■ To be done ■
Rewrite every entry below with "viewer" substituted for "lens" and nothing else changed. Omit the pictures.

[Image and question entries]
..........
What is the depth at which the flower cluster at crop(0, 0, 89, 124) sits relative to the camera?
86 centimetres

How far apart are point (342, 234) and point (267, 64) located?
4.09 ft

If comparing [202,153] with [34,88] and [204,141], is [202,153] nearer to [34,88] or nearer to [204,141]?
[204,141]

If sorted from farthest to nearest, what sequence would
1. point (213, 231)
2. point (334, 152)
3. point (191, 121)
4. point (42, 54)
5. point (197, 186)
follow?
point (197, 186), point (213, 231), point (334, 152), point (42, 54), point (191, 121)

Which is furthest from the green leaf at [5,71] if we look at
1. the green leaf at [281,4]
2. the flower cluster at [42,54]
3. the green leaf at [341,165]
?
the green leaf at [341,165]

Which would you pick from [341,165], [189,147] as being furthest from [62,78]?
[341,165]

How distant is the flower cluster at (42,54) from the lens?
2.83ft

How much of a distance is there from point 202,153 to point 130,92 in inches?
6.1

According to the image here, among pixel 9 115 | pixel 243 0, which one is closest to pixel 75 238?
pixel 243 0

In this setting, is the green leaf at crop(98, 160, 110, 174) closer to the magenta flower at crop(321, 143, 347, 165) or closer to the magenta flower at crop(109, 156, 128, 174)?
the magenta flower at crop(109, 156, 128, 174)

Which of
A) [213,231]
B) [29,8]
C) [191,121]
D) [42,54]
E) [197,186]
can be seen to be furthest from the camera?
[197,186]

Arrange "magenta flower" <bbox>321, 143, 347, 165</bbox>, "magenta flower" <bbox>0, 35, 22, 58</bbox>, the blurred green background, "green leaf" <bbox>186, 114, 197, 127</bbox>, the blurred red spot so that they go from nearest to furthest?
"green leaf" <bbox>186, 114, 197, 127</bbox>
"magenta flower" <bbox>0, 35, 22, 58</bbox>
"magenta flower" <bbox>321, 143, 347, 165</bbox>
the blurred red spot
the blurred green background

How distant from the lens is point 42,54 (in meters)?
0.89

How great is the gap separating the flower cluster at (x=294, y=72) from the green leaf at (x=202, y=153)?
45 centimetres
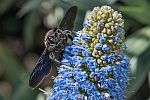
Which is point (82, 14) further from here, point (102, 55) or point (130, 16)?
point (102, 55)

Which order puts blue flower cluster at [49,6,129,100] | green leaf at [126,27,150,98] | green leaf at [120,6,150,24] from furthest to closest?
green leaf at [120,6,150,24] < green leaf at [126,27,150,98] < blue flower cluster at [49,6,129,100]

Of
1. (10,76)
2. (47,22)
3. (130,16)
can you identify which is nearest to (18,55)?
(47,22)

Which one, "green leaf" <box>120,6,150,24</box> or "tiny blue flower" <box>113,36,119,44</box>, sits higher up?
"tiny blue flower" <box>113,36,119,44</box>

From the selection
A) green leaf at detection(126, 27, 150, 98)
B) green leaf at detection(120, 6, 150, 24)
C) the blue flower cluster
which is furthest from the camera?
green leaf at detection(120, 6, 150, 24)

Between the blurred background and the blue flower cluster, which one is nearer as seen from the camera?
the blue flower cluster

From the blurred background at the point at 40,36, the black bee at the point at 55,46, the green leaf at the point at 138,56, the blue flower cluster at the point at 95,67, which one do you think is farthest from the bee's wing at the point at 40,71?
the green leaf at the point at 138,56

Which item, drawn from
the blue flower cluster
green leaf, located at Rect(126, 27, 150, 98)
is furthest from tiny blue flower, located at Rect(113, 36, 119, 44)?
green leaf, located at Rect(126, 27, 150, 98)

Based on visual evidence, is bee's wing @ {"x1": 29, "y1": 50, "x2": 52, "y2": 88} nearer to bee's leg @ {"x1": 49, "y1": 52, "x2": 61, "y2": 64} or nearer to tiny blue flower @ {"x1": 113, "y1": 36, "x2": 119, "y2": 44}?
bee's leg @ {"x1": 49, "y1": 52, "x2": 61, "y2": 64}
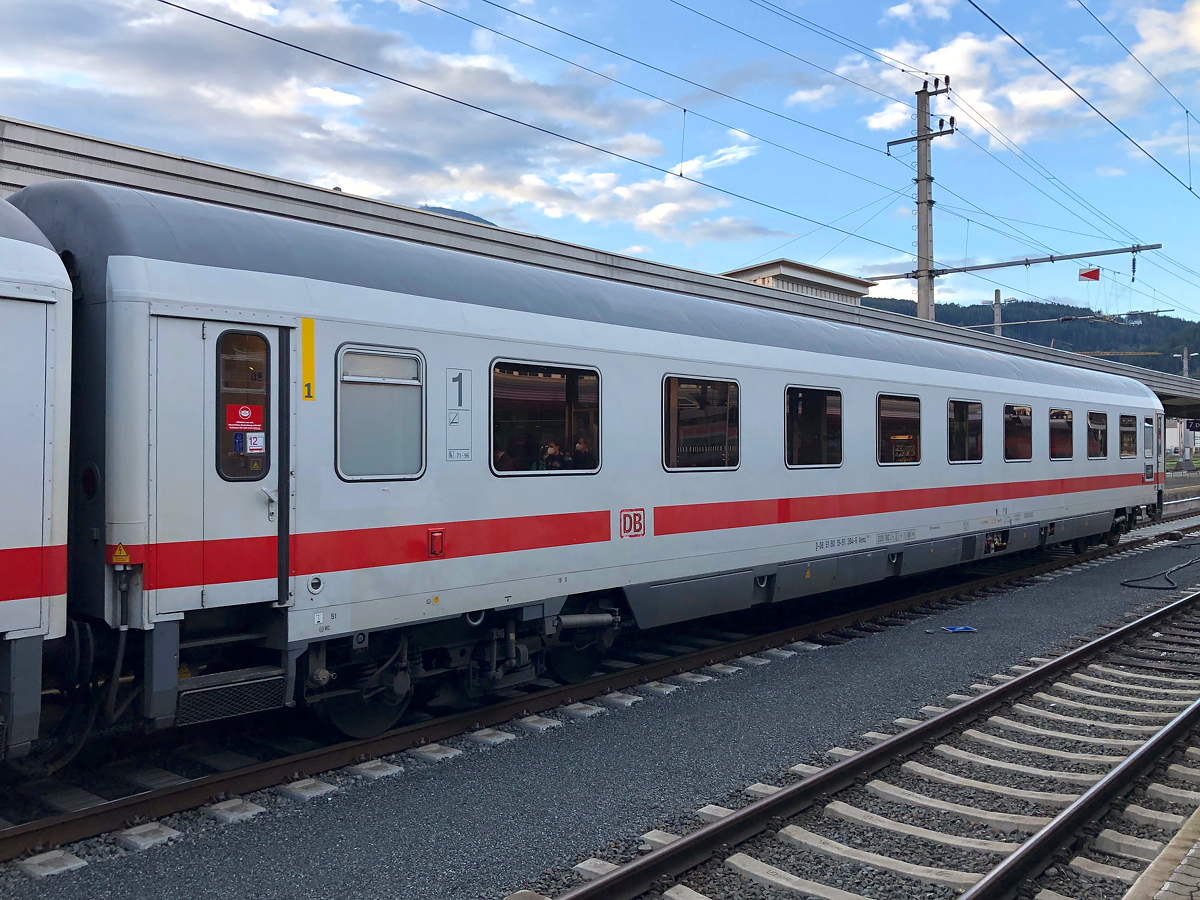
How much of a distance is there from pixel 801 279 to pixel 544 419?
2192 centimetres

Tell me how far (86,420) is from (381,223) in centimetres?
639

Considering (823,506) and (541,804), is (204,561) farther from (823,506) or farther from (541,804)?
(823,506)

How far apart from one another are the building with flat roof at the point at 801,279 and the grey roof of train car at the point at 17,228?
22538mm

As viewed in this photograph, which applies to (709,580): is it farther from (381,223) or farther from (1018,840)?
(381,223)

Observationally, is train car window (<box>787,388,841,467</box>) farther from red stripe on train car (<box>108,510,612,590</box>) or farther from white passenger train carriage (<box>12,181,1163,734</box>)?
red stripe on train car (<box>108,510,612,590</box>)

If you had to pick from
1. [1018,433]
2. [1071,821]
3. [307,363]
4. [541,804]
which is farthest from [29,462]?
[1018,433]

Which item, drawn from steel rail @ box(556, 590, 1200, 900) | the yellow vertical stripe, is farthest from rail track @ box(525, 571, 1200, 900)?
the yellow vertical stripe

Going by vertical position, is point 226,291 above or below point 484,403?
above

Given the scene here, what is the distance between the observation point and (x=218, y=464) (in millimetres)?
5414

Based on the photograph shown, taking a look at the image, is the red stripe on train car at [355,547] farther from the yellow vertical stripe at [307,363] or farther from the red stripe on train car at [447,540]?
the yellow vertical stripe at [307,363]

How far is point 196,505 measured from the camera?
530 centimetres

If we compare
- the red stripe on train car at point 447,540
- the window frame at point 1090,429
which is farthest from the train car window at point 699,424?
the window frame at point 1090,429

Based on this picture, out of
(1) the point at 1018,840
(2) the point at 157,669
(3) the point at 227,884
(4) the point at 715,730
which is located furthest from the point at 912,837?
(2) the point at 157,669

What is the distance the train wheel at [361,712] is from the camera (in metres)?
6.41
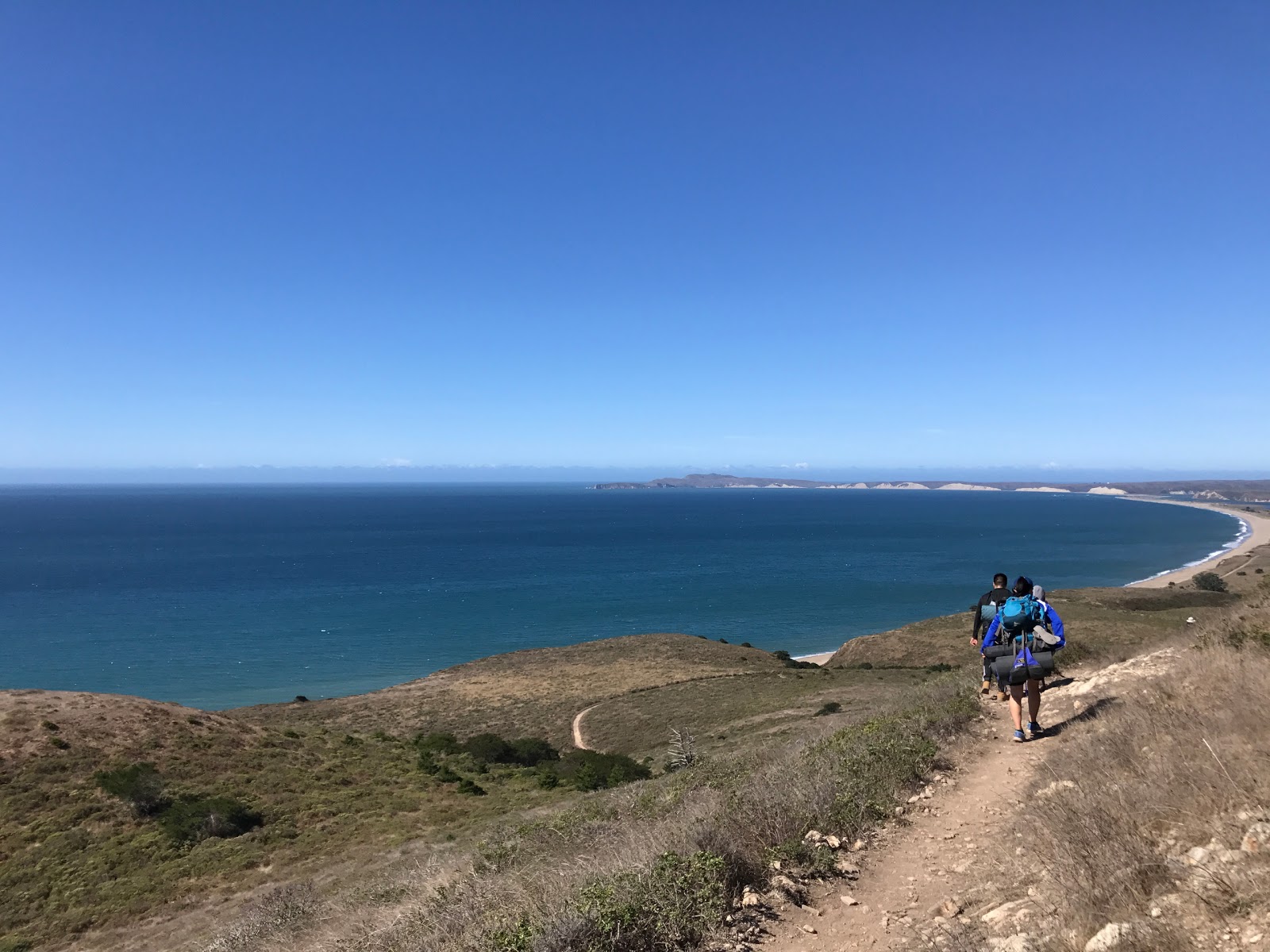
..........
■ Full answer ■
What is the depth at which the flower cluster at crop(0, 0, 89, 124) sits relative to the camera?
86 centimetres

How far apart are point (342, 234) and point (267, 64) located?
4.09 ft

If comparing [202,153] with [34,88] and [204,141], is [202,153] nearer to [34,88] or nearer to [204,141]?
[204,141]

If sorted from farthest to nearest, what sequence would
1. point (213, 231)
2. point (334, 152)
3. point (191, 121)
4. point (42, 54)
5. point (197, 186)
follow?
point (197, 186), point (213, 231), point (334, 152), point (42, 54), point (191, 121)

Which is furthest from the green leaf at [5,71] if we look at
1. the green leaf at [281,4]
2. the flower cluster at [42,54]
3. the green leaf at [341,165]
?
the green leaf at [341,165]

Which would you pick from [341,165], [189,147] as being furthest from [62,78]?
[341,165]

How distant is the flower cluster at (42,54) from the viewer?
2.83ft

How much of a distance is there from point 202,153 to point 130,92 in inches?
6.1

According to the image here, among pixel 9 115 | pixel 243 0, which one is closest to pixel 75 238?
pixel 243 0

In this setting, is the green leaf at crop(98, 160, 110, 174) closer to the magenta flower at crop(321, 143, 347, 165) or closer to the magenta flower at crop(109, 156, 128, 174)?
the magenta flower at crop(109, 156, 128, 174)

Which of
A) [213,231]
B) [29,8]
C) [191,121]
D) [42,54]
E) [197,186]
can be seen to be furthest from the camera?
[197,186]

Arrange "magenta flower" <bbox>321, 143, 347, 165</bbox>, "magenta flower" <bbox>0, 35, 22, 58</bbox>, the blurred green background, "green leaf" <bbox>186, 114, 197, 127</bbox>, the blurred red spot so that they go from nearest to furthest?
"green leaf" <bbox>186, 114, 197, 127</bbox>
"magenta flower" <bbox>0, 35, 22, 58</bbox>
"magenta flower" <bbox>321, 143, 347, 165</bbox>
the blurred red spot
the blurred green background

How distant from the viewer is point 42,54 (in meters)?
0.89

How great is the gap separating the flower cluster at (x=294, y=72) from the green leaf at (x=202, y=153)?
45 centimetres
Which is point (82, 14) further from here, point (102, 55) or point (130, 16)?
point (102, 55)

Which order puts blue flower cluster at [49,6,129,100] | green leaf at [126,27,150,98] | green leaf at [120,6,150,24] from furthest to closest?
green leaf at [120,6,150,24] < green leaf at [126,27,150,98] < blue flower cluster at [49,6,129,100]

Of
1. (10,76)
2. (47,22)
3. (130,16)
can you identify which is nearest to (18,55)?
(47,22)

Which one, "green leaf" <box>120,6,150,24</box> or "tiny blue flower" <box>113,36,119,44</box>, sits higher up?
"tiny blue flower" <box>113,36,119,44</box>

From the selection
A) green leaf at detection(126, 27, 150, 98)
B) green leaf at detection(120, 6, 150, 24)
C) the blue flower cluster
which is furthest from the camera?
green leaf at detection(120, 6, 150, 24)

Between the blurred background and the blue flower cluster, which one is nearer as seen from the camera?
the blue flower cluster

From the blurred background at the point at 40,36, the black bee at the point at 55,46, the green leaf at the point at 138,56, the blue flower cluster at the point at 95,67, which one do you think is farthest from the bee's wing at the point at 40,71?
the green leaf at the point at 138,56

Which item, drawn from
the blue flower cluster
green leaf, located at Rect(126, 27, 150, 98)
is furthest from tiny blue flower, located at Rect(113, 36, 119, 44)?
green leaf, located at Rect(126, 27, 150, 98)

Based on visual evidence, is bee's wing @ {"x1": 29, "y1": 50, "x2": 52, "y2": 88} nearer to bee's leg @ {"x1": 49, "y1": 52, "x2": 61, "y2": 64} or nearer to tiny blue flower @ {"x1": 113, "y1": 36, "x2": 119, "y2": 44}?
bee's leg @ {"x1": 49, "y1": 52, "x2": 61, "y2": 64}
How much of a distance is there from pixel 801 279 to pixel 544 419?
2192 centimetres

Tell me how far (86,420) is from (381,223) in centimetres?
639

Considering (823,506) and (541,804), is (204,561) farther from (823,506) or farther from (541,804)?
(823,506)

How far apart from one another are the building with flat roof at the point at 801,279 and the grey roof of train car at the point at 17,228?
22538mm

As viewed in this photograph, which applies to (709,580): is it farther from (381,223) or farther from (1018,840)?
(381,223)

Observationally, is train car window (<box>787,388,841,467</box>) farther from red stripe on train car (<box>108,510,612,590</box>) or farther from white passenger train carriage (<box>12,181,1163,734</box>)?
red stripe on train car (<box>108,510,612,590</box>)

If you had to pick from
1. [1018,433]
2. [1071,821]
3. [307,363]
4. [541,804]
which is farthest from [29,462]?
[1018,433]

Which item, drawn from steel rail @ box(556, 590, 1200, 900) | the yellow vertical stripe, is farthest from rail track @ box(525, 571, 1200, 900)?
the yellow vertical stripe

Going by vertical position, is point 226,291 above or below point 484,403?
above

Given the scene here, what is the distance between the observation point and (x=218, y=464) (in millimetres)?
5414

Based on the photograph shown, taking a look at the image, is the red stripe on train car at [355,547] farther from the yellow vertical stripe at [307,363] or farther from the red stripe on train car at [447,540]?
the yellow vertical stripe at [307,363]

How far is point 196,505 measured from the camera?
530 centimetres

If we compare
- the red stripe on train car at point 447,540
- the window frame at point 1090,429
which is farthest from the train car window at point 699,424?
the window frame at point 1090,429

Based on this picture, out of
(1) the point at 1018,840
(2) the point at 157,669
(3) the point at 227,884
(4) the point at 715,730
which is located furthest from the point at 912,837?
(2) the point at 157,669

What is the distance the train wheel at [361,712] is from the camera (in metres)?
6.41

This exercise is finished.